Answer these from the committee transcript:
1. What organization does George Eustice say "we are signed up to"?
2. Ian Woodhurst speaks from the experience of which organization?
3. What place does Woodhurst give as an example of restructuring and consolidation?

PROVIDED TEXT Start Marker

Chair: I wonder if we
should move on here. You might have a more luscious diet in Witney.
Q14 George Eustice:
Just on Fife, I wanted to broaden that idea. In terms of the
idea of capitalising on our higher animal welfare standards and
higher environmental standards, we are signed up to the WTO and
we are in a global agricultural market. How feasible do you think
it is to achieve those standards? The farmers will say it is
all well and good, but there is a symmetry here in that you have
introduced legislation that forces us to do these things and when
we ask how we can afford to do that, you say we should market
our production as being of a higher standard. But they are not
making that choice; if they were to choose to have higher standards
and market their production on those higher standards, that is
one thing, but there is a symmetry in that you are forcing them
to do it. What do you say to that? How feasible do you think
it is in an international market?
Ian Woodhurst:
From our experience at the CPRE with the work that we have been
doing on local food and mapping local food webs, I wouldn't agree
that farmers are being pushed into producing higher quality; I
think that is what a lot of farmers want to do. The farmers who
have done that have seen significant benefits in terms of income
through providing high quality foods. It has the additional benefit
of creating public interest in food, but I am not suggesting local
foods at farmers' markets is going to be the answer to all consumer
needs because quality obviously, even at large scale through supermarkets,
is very important. I think whenever we look at competitiveness
we see this push towards restructuring and consolidation, and
we see that in places such as Thanet Earth for example, which
offers a very extreme way of producing horticultural products.

PROVIDED TEXT End Marker
DATA EXCERPTS Start Marker

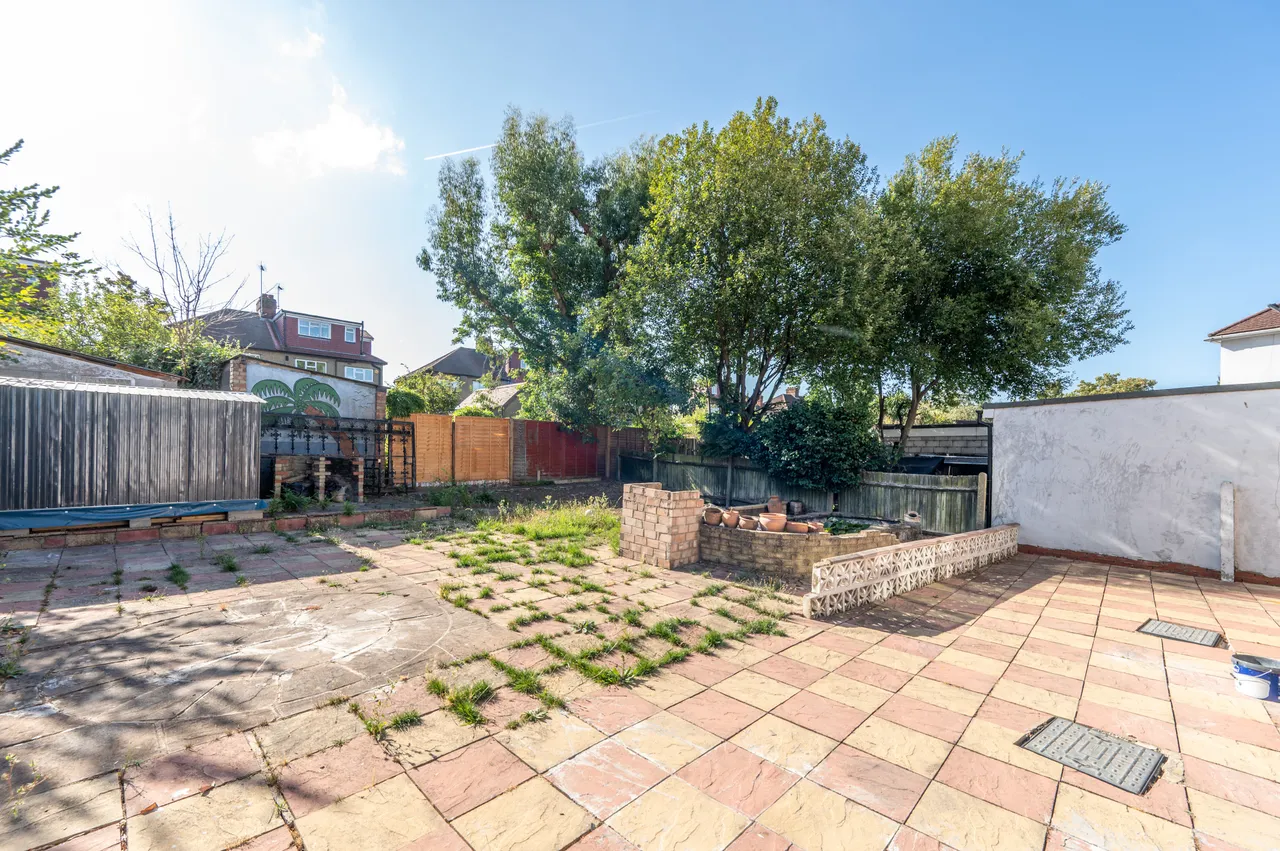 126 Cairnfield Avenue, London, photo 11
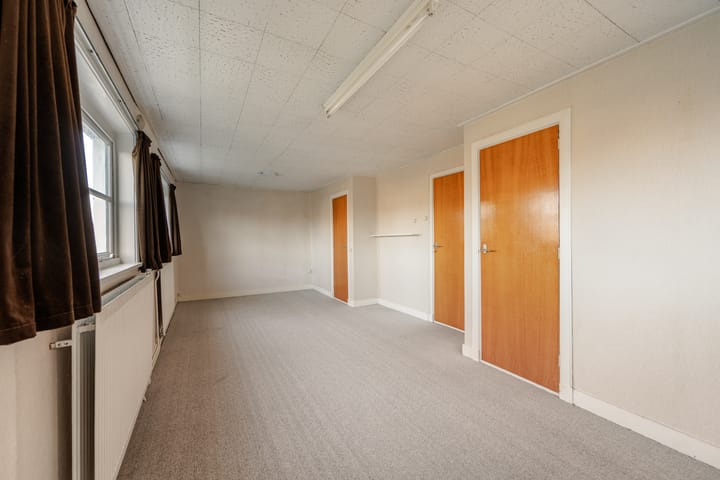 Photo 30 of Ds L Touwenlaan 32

DATA EXCERPTS End Marker
DATA EXCERPTS Start Marker

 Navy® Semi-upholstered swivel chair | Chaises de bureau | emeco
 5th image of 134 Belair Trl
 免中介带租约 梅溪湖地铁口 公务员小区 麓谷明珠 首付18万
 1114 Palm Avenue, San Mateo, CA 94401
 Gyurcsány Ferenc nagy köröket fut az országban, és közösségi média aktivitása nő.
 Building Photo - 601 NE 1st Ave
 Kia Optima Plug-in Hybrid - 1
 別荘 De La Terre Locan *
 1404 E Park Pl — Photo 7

DATA EXCERPTS End Marker

= ANSWER FOR THE TASK =
1. The WTO
2. The CPRE
3. Thanet Earth